School climate strikers won’t fall for fake news – they’ve grown up on it

One of the many placards on display at Sydney's Climate Strike rally on September 20. Photo: Zebedee Parkes co-founder Bill McKibben estimates that on September 20, about 4 million people took part in roughly 2500 Climate Strikes in more than 163 countries on seven continents. That is a phenomenal success for an emerging school student-led protest movement that only started last year.

The genius of the protest was the students’ bold call to take strike action — on a work day — in a time of fake news and cynicism about the power of mass mobilisation.

Not since the 2003 Iraq war had a protest on this scale been organised, and never by primary and secondary students.

In her latest book, On Fire, Canadian author Naomi Klein lays out the sobering reasons why so many took to the streets:

  • The planet has warmed by about 1oC since coal began being burned on an industrial scale;
  • average temperatures are on track to rise by as much as four times that amount before the end of the century; and
  • the last time there was this much carbon dioxide in the atmosphere, humans did not exist.

There is also another simple fact: the climate crisis is affecting everyone.

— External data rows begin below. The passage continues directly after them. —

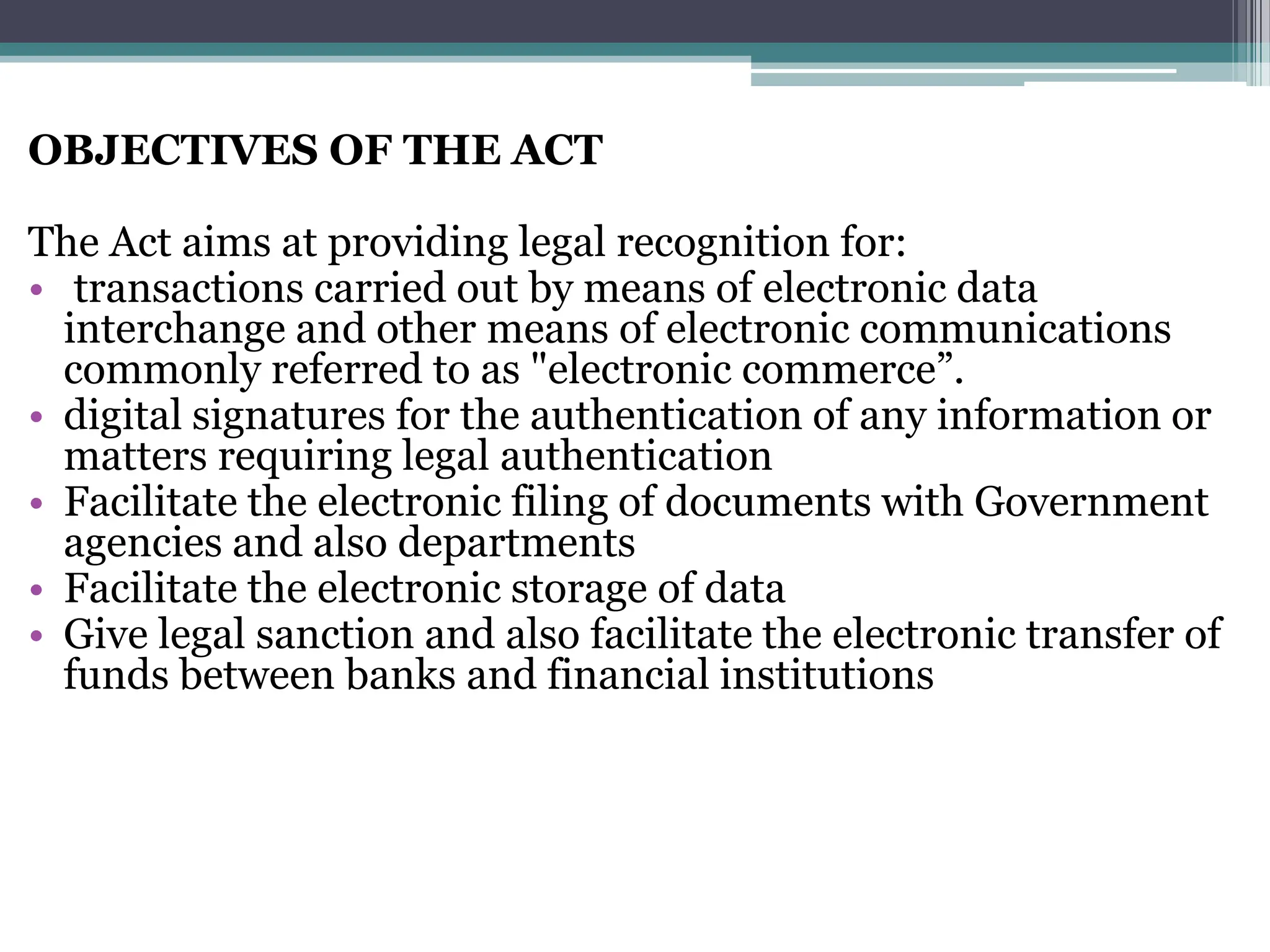 OBJECTIVES OF THE ACT
The Act aims at providing legal recognition for:
• transactions carried out by means of electronic data
interchange and other means of electronic communications
commonly referred to as "electronic commerce”.
• digital signatures for the authentication of any information or
matters requiring legal authentication
• Facilitate the electronic filing of documents with Government
agencies and also departments
• Facilitate the electronic storage of data
• Give legal sanction and also facilitate the electronic transfer of
funds between banks and financial institutions
 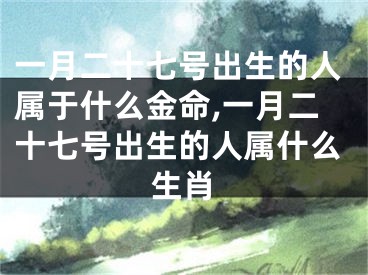 一月二十七号出生的人属于什么金命,一月二十七号出生的人属什么生肖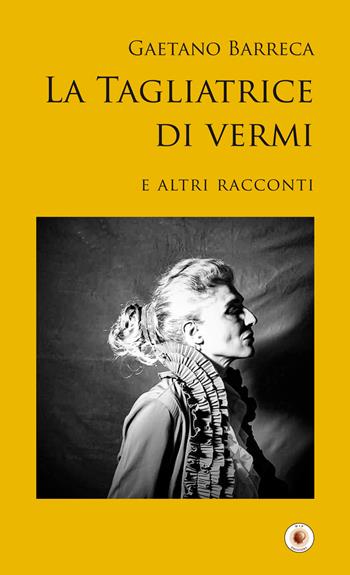 La tagliatrice di vermi e altri racconti - Gaetano Barreca - Libro Wip Edizioni 2017, SpazioTempo | Libraccio.it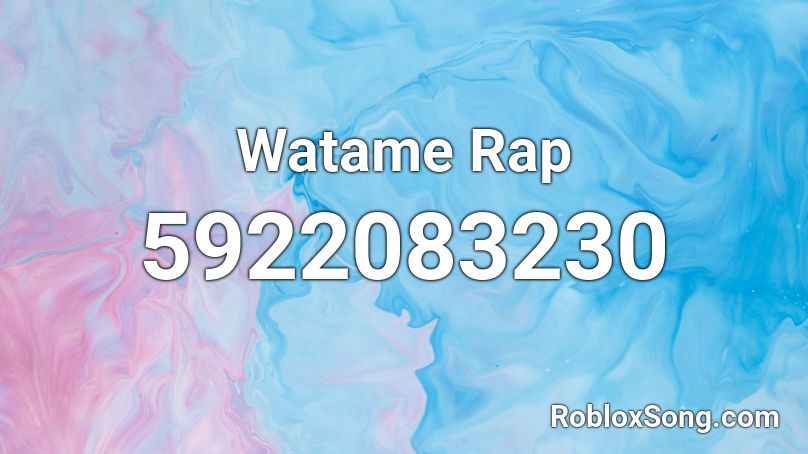 Watame Rap Roblox ID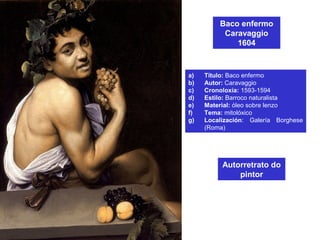 Baco enfermo
Caravaggio
1604
a) Título: Baco enfermo
b) Autor: Caravaggio
c) Cronoloxía: 1593-1594
d) Estilo: Barroco naturalista
e) Material: óleo sobre lenzo
f) Tema: mitolóxico
g) Localización: Galería Borghese
(Roma)
Autorretrato do
pintor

Fires are now burning in places they never have; cyclones, droughts and temperature extremes have become the norm; the Arctic is melting; seas are rising; and up to 2000 species are becoming extinct each year.

People’s lived experience makes it harder for the climate deniers congregated in government and their minions in the media to peddle their lies.

Perhaps that is why they reached peak hysteria the day after the strike.

Radio shock jock Alan Jones declared the politics of climate change has become “poisonous” and furiously agreed with a caller who said young people’s minds are being manipulated by Nazi-style propaganda.

Jones also invited discredited British climate denier Christopher Monckton onto his show to claim, without evidence, “the science [on climate change] is collapsing in all directions”.

The climate deniers’ crusade will fall flat because the young strike organisers are not naïve: they have been blooded on fake news, having had to wade through it on every medium, each day of their lives.

The strikers may not, however, be as prepared for the feting that flood them, including from sections of the establishment that have suddenly developed a keen interest in appearing to be concerned about the climate crisis while suggesting compromise.

But the student strikers’ appeal is their refusal to compromise on what needs to happen now: no new fossil fuels, 100% renewables and funding for a just transition to sustainable jobs for workers and communities reliant on the fossil fuel industry.

We at Green Left Weekly hope students call another strike — and soon.  Only with sustained strike actions that build over time will humanity be in a position to challenge the institutional power of the fossil fuel industry and their friends in government.

Ultimately, for a just and climate-safe future, we have to change the system. GLW’s mission is to help build movements capable of doing that.